* **Übungstext**:
|---|

Syrien ist im Kommen, Libyen schon am Abklingen, keine Rolle mehr spielen dagegen Tunesien und Ägypten. Die mediale Berichterstattung im Westen über die sogenannte Arabellion, die Aufstände im arabischen Raum, folgt so zynisch wie gnadenlos den Ausschlägen auf der Richterskala des Novitätenwerts. Das Interesse steigt genauso schnell, wie es wieder schwindet. In Düsseldorf sind jetzt zwei Theaterproduktionen zu sehen, die einen Blick auf die aktuelle Situation erlauben.

|---|

* **Erfasste Angaben**:
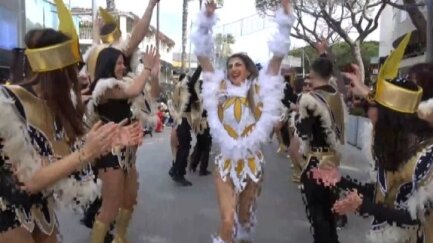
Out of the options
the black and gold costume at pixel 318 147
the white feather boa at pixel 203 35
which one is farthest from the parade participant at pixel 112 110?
the black and gold costume at pixel 318 147

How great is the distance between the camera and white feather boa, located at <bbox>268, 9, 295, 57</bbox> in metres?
5.54

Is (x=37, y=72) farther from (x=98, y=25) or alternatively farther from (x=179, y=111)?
(x=179, y=111)

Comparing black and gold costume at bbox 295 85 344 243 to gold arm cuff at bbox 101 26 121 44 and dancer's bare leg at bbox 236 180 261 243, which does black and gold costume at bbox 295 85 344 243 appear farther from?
gold arm cuff at bbox 101 26 121 44

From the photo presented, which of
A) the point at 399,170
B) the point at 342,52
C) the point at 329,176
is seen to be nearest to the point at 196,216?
the point at 329,176

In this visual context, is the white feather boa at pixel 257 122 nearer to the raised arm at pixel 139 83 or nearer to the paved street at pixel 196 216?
the raised arm at pixel 139 83

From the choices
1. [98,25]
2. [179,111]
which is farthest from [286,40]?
[179,111]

|---|

Beantworte diese Fragen zum Übungstext:
1. Welches Land ist laut dem Übungstext im Kommen?
2. Welche beiden Länder spielen keine Rolle mehr?
3. In welcher Stadt sind jetzt zwei Theaterproduktionen zu sehen?
Stütze dich dabei nur auf den Übungstext.

1. Syrien
2. Tunesien und Ägypten
3. Düsseldorf